I have been working on adding Indic script support to the Tesseract OCR engine since the last 2 weeks or so. I have maintained a more or less detailed log of progress made so far at .

On Mr. Sankarshan’s advice, (who btw is mentoring me), i did start a developers account at Hence i will soon start using the hosting space @ properly, till my patches get accepted by Tesseract maintainers.

The key to the project was the maatraa clipping code. But for maatraa clipping to work, the page image must be absolutely straight, ie, there must be no skew. Hence i set out writing the code for finding the skew angle of a page, and then de-skewing it. I ultimately did manage something on my own, but the results are less than satisfying.

On Googling, i found that there many research papers on how to find skew angles of scanned images, but no code. Almost all use Hough transforms. I did not have the time or the patience to understand it in detail. Will do it later though. Hence i thought up an algorithm on my own, which is not that roust, but works for most images.

The de-skewing part was relatively easier. I had originally imagined just the opposite though.

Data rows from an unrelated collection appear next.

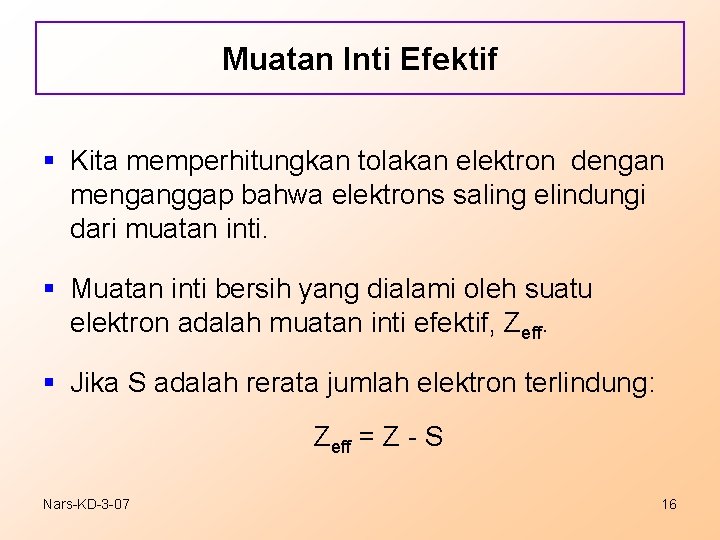 Muatan Inti Efektif

▪ Kita memperhitungkan tolakan elektron dengan menganggap bahwa elektrons saling elindungi dari muatan inti.

▪ Muatan inti bersih yang dialami oleh suatu elektron adalah muatan inti efektif, $Z_{eff}$.

▪ Jika S adalah rerata jumlah elektron terlindung:

$Z_{eff} = Z - S$

Nars-KD-3-07

16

Well, it was tough, but had fun. Will have to study/understand/implement Hough transforms for this as well as de-italicising the image later. For now, will live with this and will assume that the images are not skewed and will proceed to train the engine with Bengali fonts. This step will finally make it usable.

Will now go ahead and update the details.



    I simply went through the hacker documentation of the tesseract. It appears like there is a deskewing code already. I haven’t tried it, but just check how it works also.